Beberapa plang penunjuk jalan ada bekas tembakan peluru yang membabi buta. Dilhat dari kekuatan dan ukurannya, sepertinya itu hanyalah senapan angin yang sengaja di arahkan ke plang tersebut. Apabila proyektil peluru asli tentu saja sudah menembus plang tersebut.
Hingga sampai ke daerah yang lebih sempit, lembab serta sepi yang semakin menjadi dengan pepohonan yang membentuk gapura sepanjang mata memandang. Kabut menjadi hujan, saya hanya membawa mantel bagian atas saja saat itu. Merelakan bagian bawah saya terbasahi oleh dinginya air hujan siang itu. Seusai melewati jembatan besi, saya berhenti sejenak sembari menghitung waktu tempuh yang saya perlukan hingga lokasi tersebut.
-Ternyata banyak cerita menyeramkan seputar jembatan besi tersebut, beruntung saya mendengarnya beberapa waktu setelah kegiatan bersepeda nekat ini-
Akhirnya karena suasana semakin gelap karena kabut walaupun hari masih setengah umunya, saya sudah terlanjur basah dan tak mau bertaruh untuk meneruskan perjalanan yang masih belum saya tahu seperti apa medan di depan sana.
Waktu tempuh berangkat yang mencapai 4-5 jam, bisa saya lipat menjadi sekitar 1 jam saat kembali pulang. Ini menunjukkan rasio jalan menanjak yang memang mencapai lebih dari 75%. Sesampainya di rumah kontrakan, teman-teman saya cukuplah menggelengkan kepala atas apa yang saya lakukan. Kurang kerjaan bukan, hanya kurang hiburan saja sebenarnya.

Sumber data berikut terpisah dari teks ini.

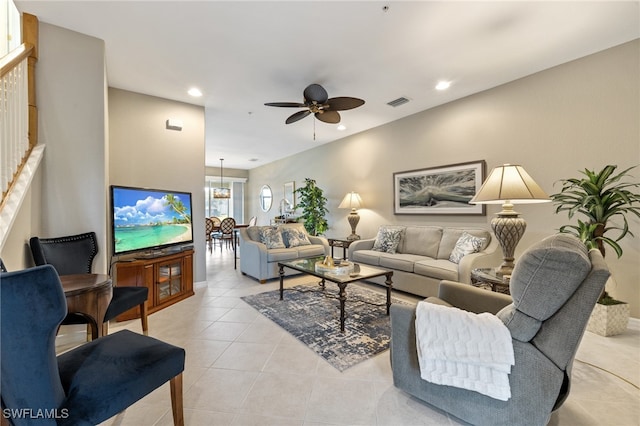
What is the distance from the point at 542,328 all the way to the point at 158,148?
4349mm

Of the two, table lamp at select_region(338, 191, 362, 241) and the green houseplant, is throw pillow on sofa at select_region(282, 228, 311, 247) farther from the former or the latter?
the green houseplant

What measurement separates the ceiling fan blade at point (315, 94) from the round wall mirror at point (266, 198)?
5.85 metres

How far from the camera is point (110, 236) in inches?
120

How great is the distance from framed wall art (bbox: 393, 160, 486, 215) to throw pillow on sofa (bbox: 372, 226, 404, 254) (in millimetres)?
488

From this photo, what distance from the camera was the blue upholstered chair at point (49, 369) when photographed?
0.89 metres

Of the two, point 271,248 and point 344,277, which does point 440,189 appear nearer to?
point 344,277

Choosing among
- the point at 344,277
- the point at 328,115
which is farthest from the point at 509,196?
the point at 328,115

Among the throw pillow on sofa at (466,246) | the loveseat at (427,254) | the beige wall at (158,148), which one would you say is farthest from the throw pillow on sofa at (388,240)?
the beige wall at (158,148)

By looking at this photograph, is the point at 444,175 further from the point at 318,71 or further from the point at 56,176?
the point at 56,176

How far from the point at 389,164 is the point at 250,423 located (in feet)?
14.4

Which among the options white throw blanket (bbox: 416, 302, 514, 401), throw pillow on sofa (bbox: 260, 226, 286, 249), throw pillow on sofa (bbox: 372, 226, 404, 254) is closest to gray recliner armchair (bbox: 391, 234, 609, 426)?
white throw blanket (bbox: 416, 302, 514, 401)

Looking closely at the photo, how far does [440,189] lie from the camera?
164 inches

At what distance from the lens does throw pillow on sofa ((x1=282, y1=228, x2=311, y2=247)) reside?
4.82m

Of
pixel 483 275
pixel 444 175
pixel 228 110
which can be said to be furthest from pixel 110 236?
pixel 444 175
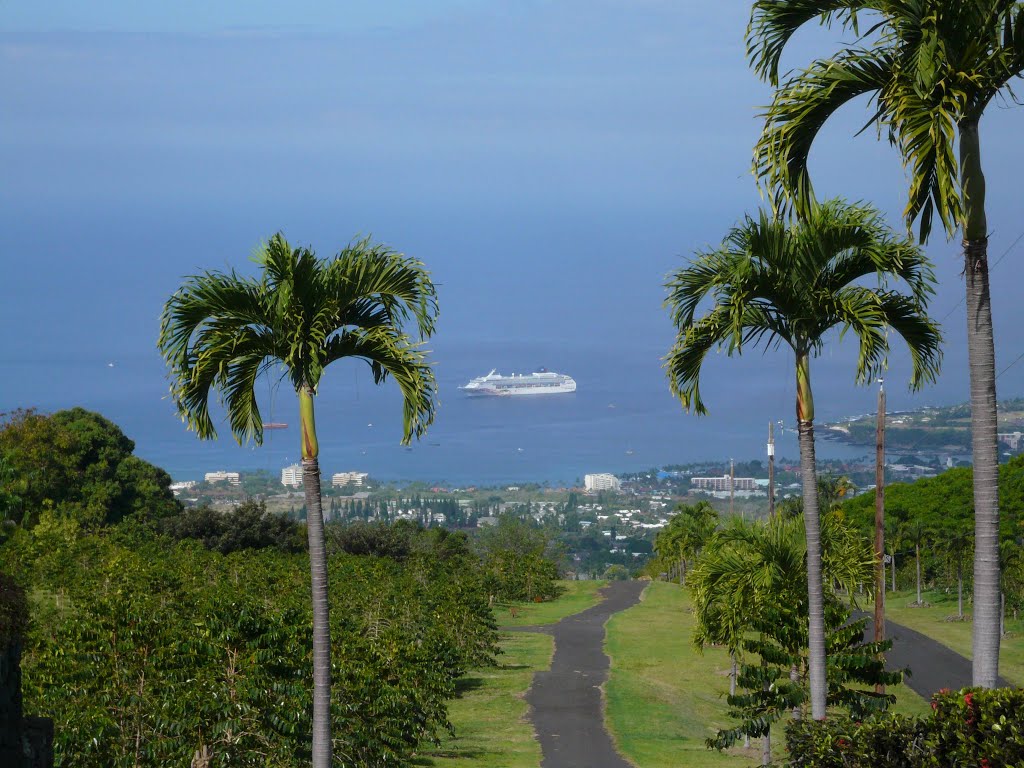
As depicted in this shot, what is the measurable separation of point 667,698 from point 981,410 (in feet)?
66.6

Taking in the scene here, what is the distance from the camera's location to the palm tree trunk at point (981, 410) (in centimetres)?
719

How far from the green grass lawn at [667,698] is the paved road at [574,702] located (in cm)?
34

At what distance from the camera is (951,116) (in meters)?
7.05

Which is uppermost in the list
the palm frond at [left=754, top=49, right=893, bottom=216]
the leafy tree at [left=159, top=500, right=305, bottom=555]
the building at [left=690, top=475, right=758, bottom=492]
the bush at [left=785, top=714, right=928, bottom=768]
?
the palm frond at [left=754, top=49, right=893, bottom=216]

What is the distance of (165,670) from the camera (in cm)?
1454

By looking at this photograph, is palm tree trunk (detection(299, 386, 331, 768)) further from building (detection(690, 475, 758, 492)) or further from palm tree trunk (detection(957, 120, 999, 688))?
building (detection(690, 475, 758, 492))

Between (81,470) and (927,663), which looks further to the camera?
(81,470)

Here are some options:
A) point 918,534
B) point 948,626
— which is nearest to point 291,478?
point 918,534

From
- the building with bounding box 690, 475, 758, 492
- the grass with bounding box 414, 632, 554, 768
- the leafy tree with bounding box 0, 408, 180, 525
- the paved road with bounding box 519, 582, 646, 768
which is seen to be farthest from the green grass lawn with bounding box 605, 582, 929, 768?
the building with bounding box 690, 475, 758, 492

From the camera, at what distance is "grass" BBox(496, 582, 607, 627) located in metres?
45.1

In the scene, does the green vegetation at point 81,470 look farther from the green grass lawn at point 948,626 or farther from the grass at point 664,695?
the green grass lawn at point 948,626

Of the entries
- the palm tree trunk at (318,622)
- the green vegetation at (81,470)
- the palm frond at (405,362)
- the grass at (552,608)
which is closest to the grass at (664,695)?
the grass at (552,608)

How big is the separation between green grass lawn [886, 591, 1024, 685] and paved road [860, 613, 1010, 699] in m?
0.65

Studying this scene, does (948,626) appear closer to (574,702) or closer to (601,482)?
(574,702)
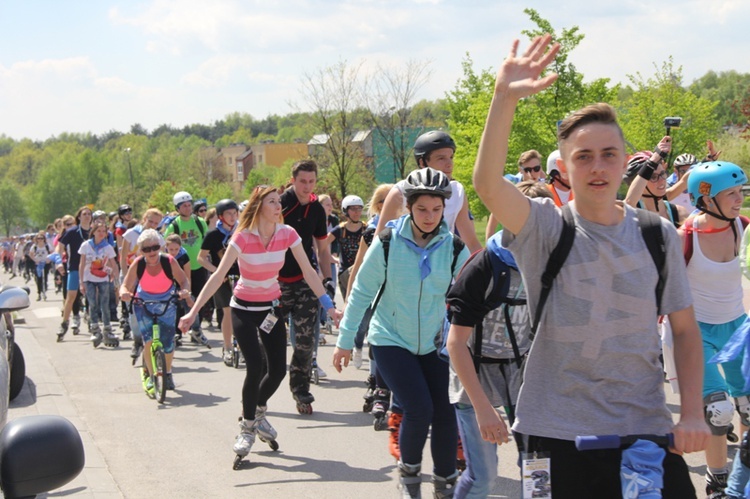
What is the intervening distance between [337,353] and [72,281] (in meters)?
11.6

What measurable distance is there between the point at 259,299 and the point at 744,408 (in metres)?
3.99

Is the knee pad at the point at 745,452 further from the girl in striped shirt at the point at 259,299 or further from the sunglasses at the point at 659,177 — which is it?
the sunglasses at the point at 659,177

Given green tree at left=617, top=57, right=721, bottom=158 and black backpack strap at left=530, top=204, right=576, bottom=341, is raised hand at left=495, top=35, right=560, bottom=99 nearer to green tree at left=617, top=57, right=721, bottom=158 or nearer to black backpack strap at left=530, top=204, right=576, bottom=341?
black backpack strap at left=530, top=204, right=576, bottom=341

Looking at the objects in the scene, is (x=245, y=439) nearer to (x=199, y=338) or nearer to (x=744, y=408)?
(x=744, y=408)

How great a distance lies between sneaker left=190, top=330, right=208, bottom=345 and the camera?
49.4 ft

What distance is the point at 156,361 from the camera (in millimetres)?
10312

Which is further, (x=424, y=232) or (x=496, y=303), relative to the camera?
(x=424, y=232)

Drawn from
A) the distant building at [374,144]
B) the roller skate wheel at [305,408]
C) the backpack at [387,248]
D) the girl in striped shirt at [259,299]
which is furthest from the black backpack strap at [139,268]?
the distant building at [374,144]

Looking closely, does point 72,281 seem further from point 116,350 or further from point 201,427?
point 201,427

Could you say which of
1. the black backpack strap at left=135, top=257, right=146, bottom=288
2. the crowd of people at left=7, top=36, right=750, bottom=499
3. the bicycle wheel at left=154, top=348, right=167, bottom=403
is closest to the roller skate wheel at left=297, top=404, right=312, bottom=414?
the crowd of people at left=7, top=36, right=750, bottom=499

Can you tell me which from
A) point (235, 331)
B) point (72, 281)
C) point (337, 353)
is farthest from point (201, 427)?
point (72, 281)

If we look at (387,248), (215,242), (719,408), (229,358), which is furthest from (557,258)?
(215,242)

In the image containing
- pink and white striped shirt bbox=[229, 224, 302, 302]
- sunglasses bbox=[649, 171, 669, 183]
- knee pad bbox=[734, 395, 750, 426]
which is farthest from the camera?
sunglasses bbox=[649, 171, 669, 183]

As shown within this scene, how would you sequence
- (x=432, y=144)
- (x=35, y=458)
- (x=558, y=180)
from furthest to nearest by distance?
(x=558, y=180), (x=432, y=144), (x=35, y=458)
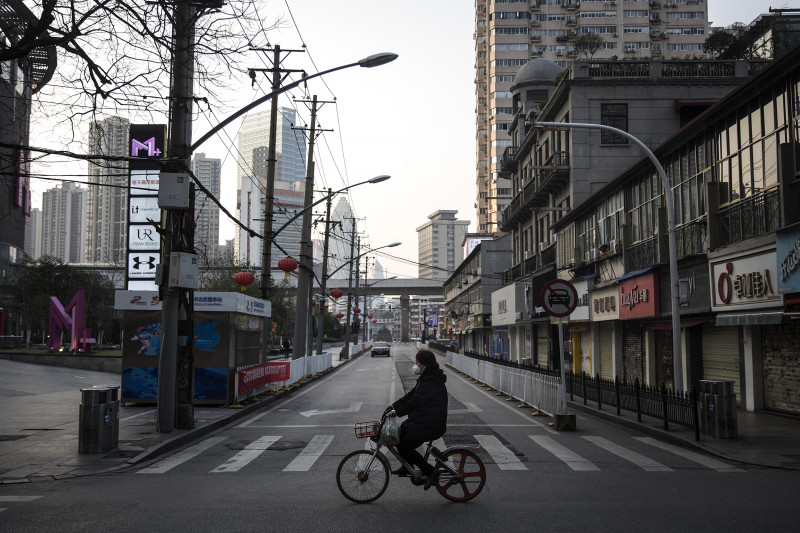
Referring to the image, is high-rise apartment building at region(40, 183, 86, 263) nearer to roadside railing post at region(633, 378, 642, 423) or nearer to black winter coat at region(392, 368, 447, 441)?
roadside railing post at region(633, 378, 642, 423)

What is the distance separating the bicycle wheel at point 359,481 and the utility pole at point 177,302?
7066 mm

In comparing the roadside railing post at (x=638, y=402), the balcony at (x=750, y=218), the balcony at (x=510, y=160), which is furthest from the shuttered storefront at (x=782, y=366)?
the balcony at (x=510, y=160)

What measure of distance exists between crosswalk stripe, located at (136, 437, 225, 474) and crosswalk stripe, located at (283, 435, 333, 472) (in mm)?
1859

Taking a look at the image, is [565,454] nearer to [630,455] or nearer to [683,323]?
[630,455]

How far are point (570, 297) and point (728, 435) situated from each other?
14.4 ft

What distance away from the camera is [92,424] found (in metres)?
11.8

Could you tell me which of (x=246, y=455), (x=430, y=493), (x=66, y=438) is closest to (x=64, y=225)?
(x=66, y=438)

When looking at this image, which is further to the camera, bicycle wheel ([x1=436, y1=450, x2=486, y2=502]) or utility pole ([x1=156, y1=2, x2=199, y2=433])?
utility pole ([x1=156, y1=2, x2=199, y2=433])

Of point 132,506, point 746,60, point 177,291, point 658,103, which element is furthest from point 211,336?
point 746,60

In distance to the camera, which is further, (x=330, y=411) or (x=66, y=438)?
(x=330, y=411)

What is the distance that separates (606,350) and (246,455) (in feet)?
74.7

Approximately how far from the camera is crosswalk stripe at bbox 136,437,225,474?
35.4 feet

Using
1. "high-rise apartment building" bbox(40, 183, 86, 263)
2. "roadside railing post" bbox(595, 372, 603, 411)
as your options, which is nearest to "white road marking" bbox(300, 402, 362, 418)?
"roadside railing post" bbox(595, 372, 603, 411)

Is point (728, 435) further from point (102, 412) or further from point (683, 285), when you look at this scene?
point (102, 412)
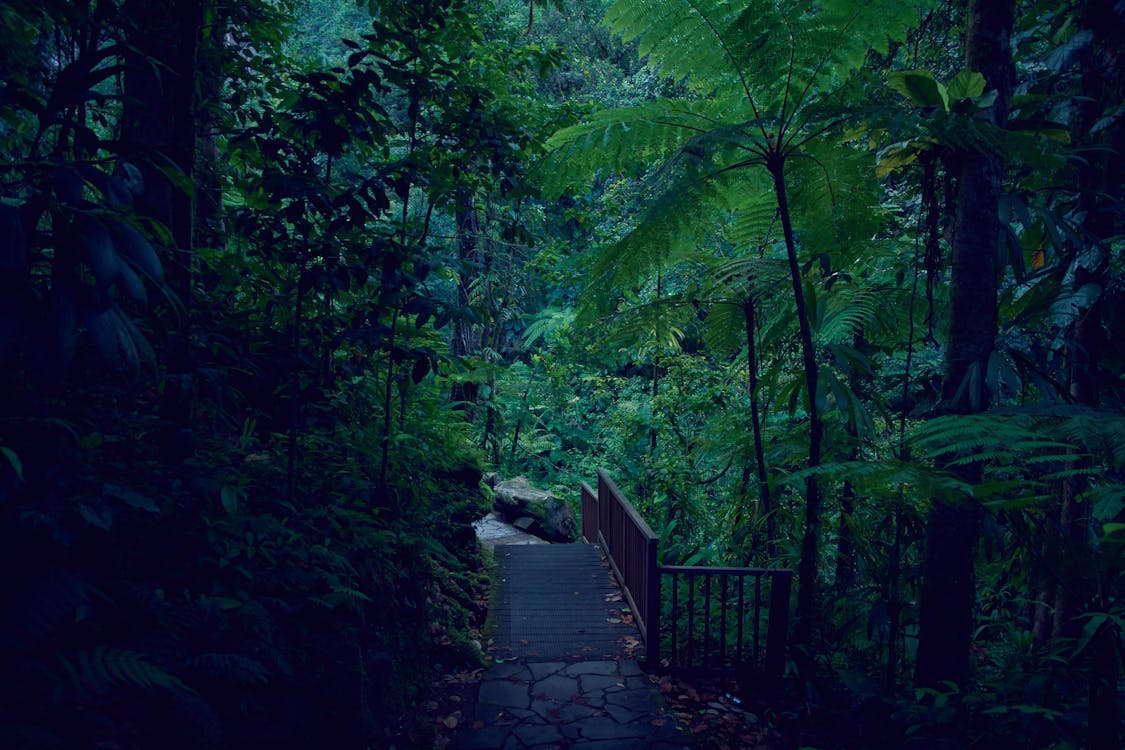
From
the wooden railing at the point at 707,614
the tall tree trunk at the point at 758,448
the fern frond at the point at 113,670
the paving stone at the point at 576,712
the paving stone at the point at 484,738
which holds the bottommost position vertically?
the paving stone at the point at 484,738

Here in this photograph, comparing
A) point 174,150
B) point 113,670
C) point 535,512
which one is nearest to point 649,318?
point 174,150

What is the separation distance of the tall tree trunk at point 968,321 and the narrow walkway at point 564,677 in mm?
1768

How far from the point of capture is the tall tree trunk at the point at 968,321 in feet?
10.1

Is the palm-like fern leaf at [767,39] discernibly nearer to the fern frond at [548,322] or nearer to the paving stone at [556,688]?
the paving stone at [556,688]

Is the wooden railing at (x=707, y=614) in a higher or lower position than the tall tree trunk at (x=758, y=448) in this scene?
lower

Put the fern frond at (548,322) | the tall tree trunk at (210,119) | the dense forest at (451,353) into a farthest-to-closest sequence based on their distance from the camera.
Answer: the fern frond at (548,322) → the tall tree trunk at (210,119) → the dense forest at (451,353)

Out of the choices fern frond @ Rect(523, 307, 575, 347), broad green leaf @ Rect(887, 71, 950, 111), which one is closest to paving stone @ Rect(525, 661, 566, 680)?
broad green leaf @ Rect(887, 71, 950, 111)

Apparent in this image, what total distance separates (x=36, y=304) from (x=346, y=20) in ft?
64.8

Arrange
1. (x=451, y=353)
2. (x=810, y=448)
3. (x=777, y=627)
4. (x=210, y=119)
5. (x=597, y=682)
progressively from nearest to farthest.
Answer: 1. (x=810, y=448)
2. (x=451, y=353)
3. (x=777, y=627)
4. (x=597, y=682)
5. (x=210, y=119)

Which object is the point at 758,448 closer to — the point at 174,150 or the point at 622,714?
the point at 622,714

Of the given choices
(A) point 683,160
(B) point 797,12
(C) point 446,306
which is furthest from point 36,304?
(B) point 797,12

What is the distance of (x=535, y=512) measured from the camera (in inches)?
453

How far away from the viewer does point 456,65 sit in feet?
13.8

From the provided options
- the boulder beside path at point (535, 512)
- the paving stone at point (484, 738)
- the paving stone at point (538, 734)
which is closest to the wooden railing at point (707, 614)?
the paving stone at point (538, 734)
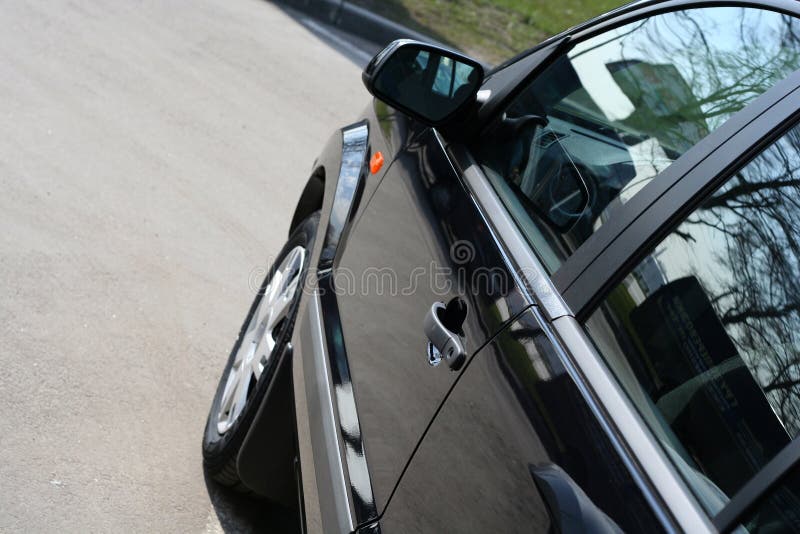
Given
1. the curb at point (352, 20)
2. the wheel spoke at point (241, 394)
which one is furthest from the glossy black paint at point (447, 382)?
the curb at point (352, 20)

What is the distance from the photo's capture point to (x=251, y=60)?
22.9ft

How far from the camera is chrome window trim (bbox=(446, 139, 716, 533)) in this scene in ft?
4.19

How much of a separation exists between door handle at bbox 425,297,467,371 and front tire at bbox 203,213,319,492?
2.94 feet

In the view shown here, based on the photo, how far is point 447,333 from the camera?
1.79 metres

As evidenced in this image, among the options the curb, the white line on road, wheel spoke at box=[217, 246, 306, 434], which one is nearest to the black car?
wheel spoke at box=[217, 246, 306, 434]

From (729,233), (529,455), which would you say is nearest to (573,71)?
(729,233)

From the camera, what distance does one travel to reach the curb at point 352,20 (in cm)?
904

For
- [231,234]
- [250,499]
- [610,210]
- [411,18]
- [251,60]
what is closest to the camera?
[610,210]

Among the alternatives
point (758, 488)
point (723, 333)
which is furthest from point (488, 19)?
point (758, 488)

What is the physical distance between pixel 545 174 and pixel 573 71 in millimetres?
446

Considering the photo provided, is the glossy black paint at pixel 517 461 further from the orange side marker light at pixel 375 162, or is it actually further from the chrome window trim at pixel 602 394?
the orange side marker light at pixel 375 162

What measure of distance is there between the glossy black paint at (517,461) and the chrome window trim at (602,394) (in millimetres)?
19

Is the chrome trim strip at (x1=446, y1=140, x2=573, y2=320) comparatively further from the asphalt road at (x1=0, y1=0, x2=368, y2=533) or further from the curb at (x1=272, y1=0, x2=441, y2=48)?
the curb at (x1=272, y1=0, x2=441, y2=48)

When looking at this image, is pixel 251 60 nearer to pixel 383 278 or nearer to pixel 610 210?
pixel 383 278
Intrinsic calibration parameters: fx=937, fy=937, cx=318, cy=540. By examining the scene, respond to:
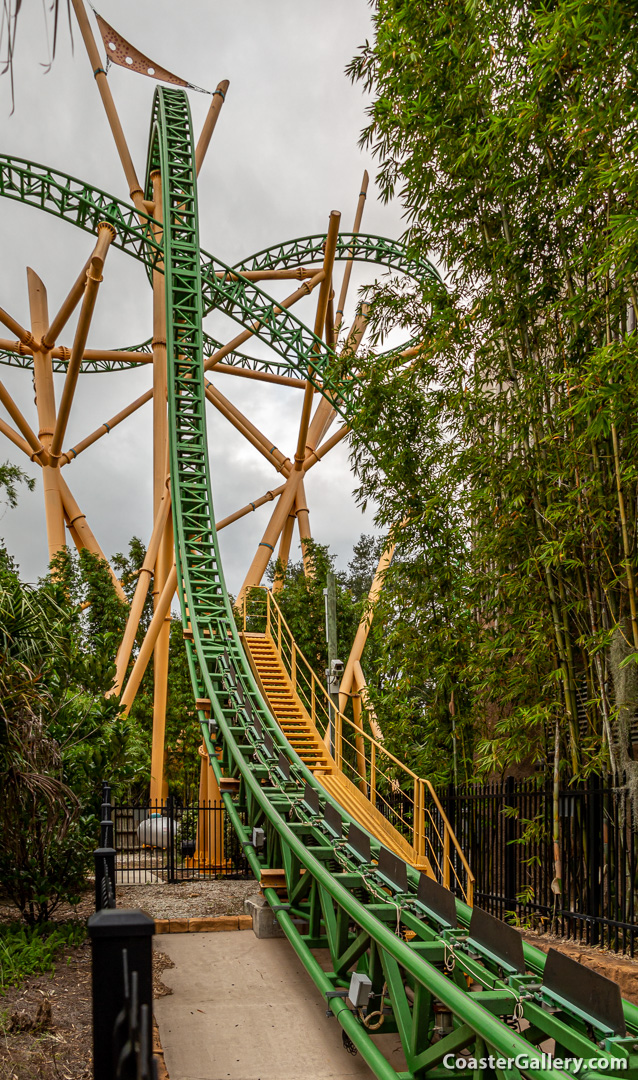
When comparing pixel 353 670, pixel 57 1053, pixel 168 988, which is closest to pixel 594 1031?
pixel 57 1053

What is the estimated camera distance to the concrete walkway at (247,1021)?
5355mm

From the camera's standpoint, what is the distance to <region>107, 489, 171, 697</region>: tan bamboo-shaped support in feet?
52.1

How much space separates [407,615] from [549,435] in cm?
293

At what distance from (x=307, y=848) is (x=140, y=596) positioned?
9.56 metres

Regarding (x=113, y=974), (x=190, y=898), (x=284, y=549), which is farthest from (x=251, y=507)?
(x=113, y=974)

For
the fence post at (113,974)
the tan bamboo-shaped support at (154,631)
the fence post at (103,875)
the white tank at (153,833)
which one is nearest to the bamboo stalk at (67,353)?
the tan bamboo-shaped support at (154,631)

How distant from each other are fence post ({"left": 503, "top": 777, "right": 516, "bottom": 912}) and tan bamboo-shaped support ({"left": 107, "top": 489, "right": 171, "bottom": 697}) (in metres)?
8.38

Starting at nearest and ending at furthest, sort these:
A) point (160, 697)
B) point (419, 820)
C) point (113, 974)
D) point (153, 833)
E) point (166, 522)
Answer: point (113, 974)
point (419, 820)
point (160, 697)
point (166, 522)
point (153, 833)

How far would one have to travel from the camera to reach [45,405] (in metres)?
18.6

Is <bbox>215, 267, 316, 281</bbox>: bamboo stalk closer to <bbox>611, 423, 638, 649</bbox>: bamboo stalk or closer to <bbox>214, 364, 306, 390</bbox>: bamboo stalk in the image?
<bbox>214, 364, 306, 390</bbox>: bamboo stalk

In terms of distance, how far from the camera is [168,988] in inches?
253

Melewati tanjakan panjang saat berangkat, tinggallah jalanan menurun saat kembali pulang
Perjalanan tidaklah diukur dari seberapa jauh, seberapa lama atau seberapa tinggi yang telah terlewati. Perjalanan diukur dari kedewasaan dalam mengambil tiap makna pelajaran dan pembelajaran dalam prosesnya.
Makna apa yang saya dapatkan dari perjalanan kali ini? Rahasia π
Salam gowess…..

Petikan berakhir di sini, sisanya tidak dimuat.